* _What is required_
Render this sentence from the passage below about the painted building façade in Spanish: "I encounter splashes of paint in my studio every day."

* _Passage_
27 April 2021, text: Mirjam Arnold, video: Helvetia
The commission was a new challenge: it was the first opportunity for me to create a work that functions not only on each level of a building, but also in its entirety. That’s rare. Normally, you have one contiguous wall in front of you. I was delighted to be able to take on the project because the starting point had a lot to do with my work: fragments, space, corpora and structure are among the most interesting components of painting for me.
I like immersing myself in space and spatiality. The building really does have a very clear linear structure. When I saw that, I quickly realized I wanted my artwork to run counter to that. Something amorphous and vertical was needed to break up the rigid structure and organization.
Spots and accidents with paint are inherent in the painting process. I encounter splashes of paint in my studio every day. I got excited by the idea of transferring such coincidental, accidental splashes of colour to a building façade. On my regular walks through Berlin, I often see explosions of colour on the walls of houses; that was a particular inspiration for me when conceiving this work.
It began in my studio – with actual paint being splashed around. The splashes of paint from my workroom were digitalized, enlarged to scale and finally transposed onto the spatial characteristics of the new building. Whether art is in architecture or a studio, the topics are the same: surface texture, depth, form, movement and colour.
It’s much more exciting to ask questions than to answer them. Is the paint in this case decorative or a disfigurement of something recently painted white? Was something destroyed and has lost its value or did the paint splashes create something new and valuable? The work raises questions like this and demonstrates that even an aggressive act can create, or result in, something new. This establishes an explosive relationship to the venue. After all, it’s the building of an insurer, who insures the value of objects when they are disfigured or destroyed.
The work wasn’t meant to do without colour altogether. In the background you can see a striped pattern that dovetails with the discourse on structuring. Among other things, you can make out Helvetia’s three corporate colours. But it’s not simply the patron’s printed-on logo. The idea to take up these three unusual colours came from me personally and I made sure I had my way. It’s interesting to experience the reflex an idea like this can trigger, namely understatement – something I consider typically Swiss: “We don’t want the public to think we have something to do with the work”. In my opinion, there’s no reason why the logo colours shouldn’t be represented; I even think they should – but in a discreet, tongue-in-cheek manner. And to anyone who’s unsure about that I would say: the explosion of colour in my work does not even spare Helvetia’s three corporate colours.

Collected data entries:
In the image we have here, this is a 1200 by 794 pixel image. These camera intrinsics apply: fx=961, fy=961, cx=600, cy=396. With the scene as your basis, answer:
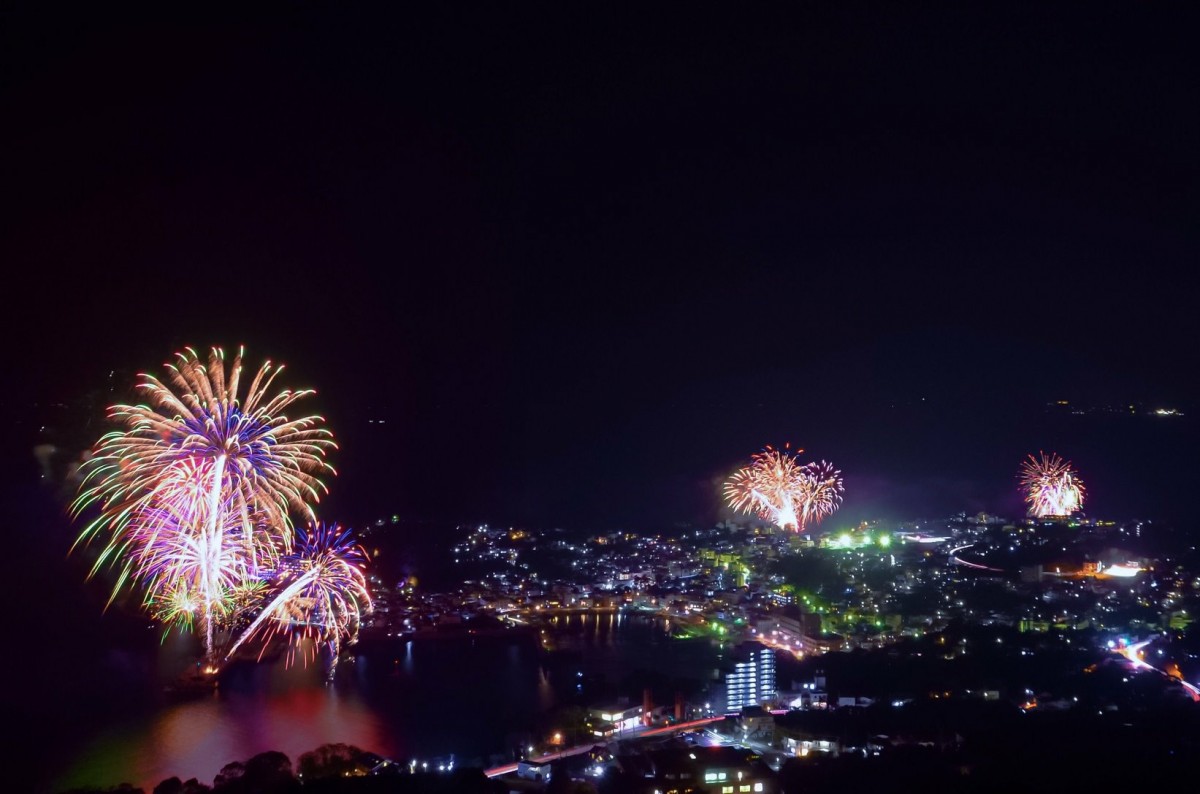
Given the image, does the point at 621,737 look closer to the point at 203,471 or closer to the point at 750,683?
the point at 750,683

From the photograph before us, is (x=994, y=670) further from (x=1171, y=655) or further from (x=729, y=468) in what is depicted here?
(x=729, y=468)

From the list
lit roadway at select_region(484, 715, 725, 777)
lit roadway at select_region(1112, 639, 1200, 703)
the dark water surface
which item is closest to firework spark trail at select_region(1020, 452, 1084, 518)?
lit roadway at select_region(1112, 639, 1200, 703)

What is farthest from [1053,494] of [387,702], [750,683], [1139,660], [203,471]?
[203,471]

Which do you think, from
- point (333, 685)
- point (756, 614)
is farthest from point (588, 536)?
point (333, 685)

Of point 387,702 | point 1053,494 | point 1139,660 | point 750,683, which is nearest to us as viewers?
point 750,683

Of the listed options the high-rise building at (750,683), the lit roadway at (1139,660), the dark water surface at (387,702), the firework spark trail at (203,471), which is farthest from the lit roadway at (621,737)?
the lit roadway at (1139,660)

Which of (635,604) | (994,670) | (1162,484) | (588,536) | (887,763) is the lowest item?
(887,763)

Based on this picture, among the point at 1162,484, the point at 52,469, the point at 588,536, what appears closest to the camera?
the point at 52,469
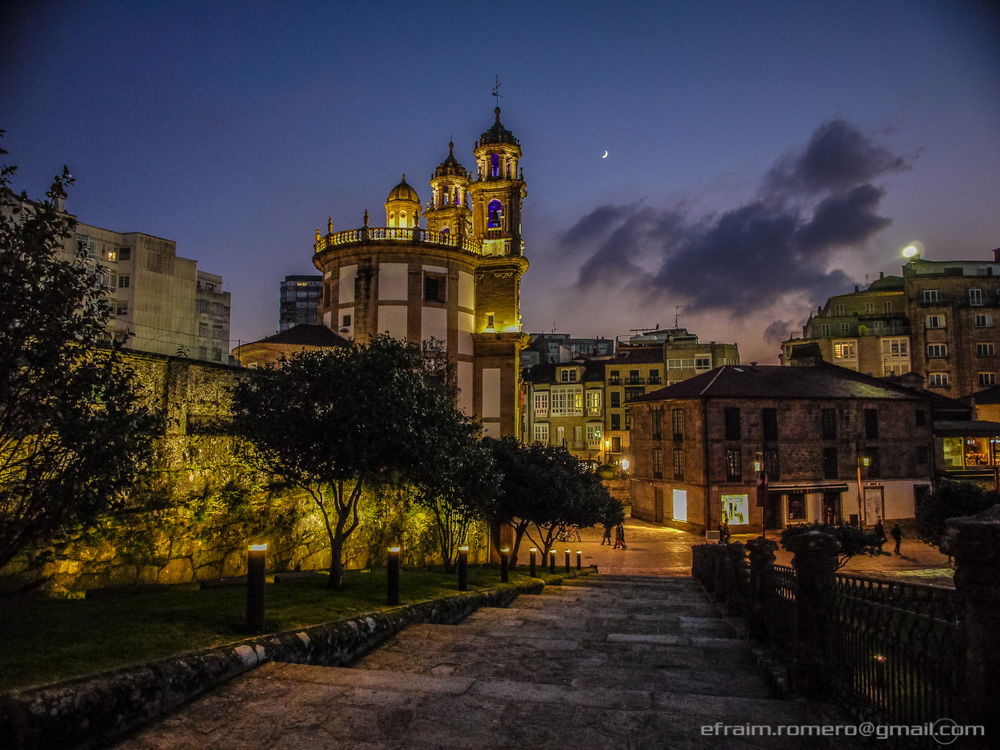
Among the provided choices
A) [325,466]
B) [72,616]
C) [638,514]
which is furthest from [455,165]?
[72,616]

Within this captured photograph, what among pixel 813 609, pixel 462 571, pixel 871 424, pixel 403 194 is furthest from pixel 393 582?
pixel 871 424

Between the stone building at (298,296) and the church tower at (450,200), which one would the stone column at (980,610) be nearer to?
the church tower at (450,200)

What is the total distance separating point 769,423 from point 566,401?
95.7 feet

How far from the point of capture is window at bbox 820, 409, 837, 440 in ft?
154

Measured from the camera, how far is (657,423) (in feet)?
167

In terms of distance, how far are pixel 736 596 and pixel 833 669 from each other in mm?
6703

* _Result of this exercise_
Todos los días me encuentro con salpicaduras de pintura en mi estudio.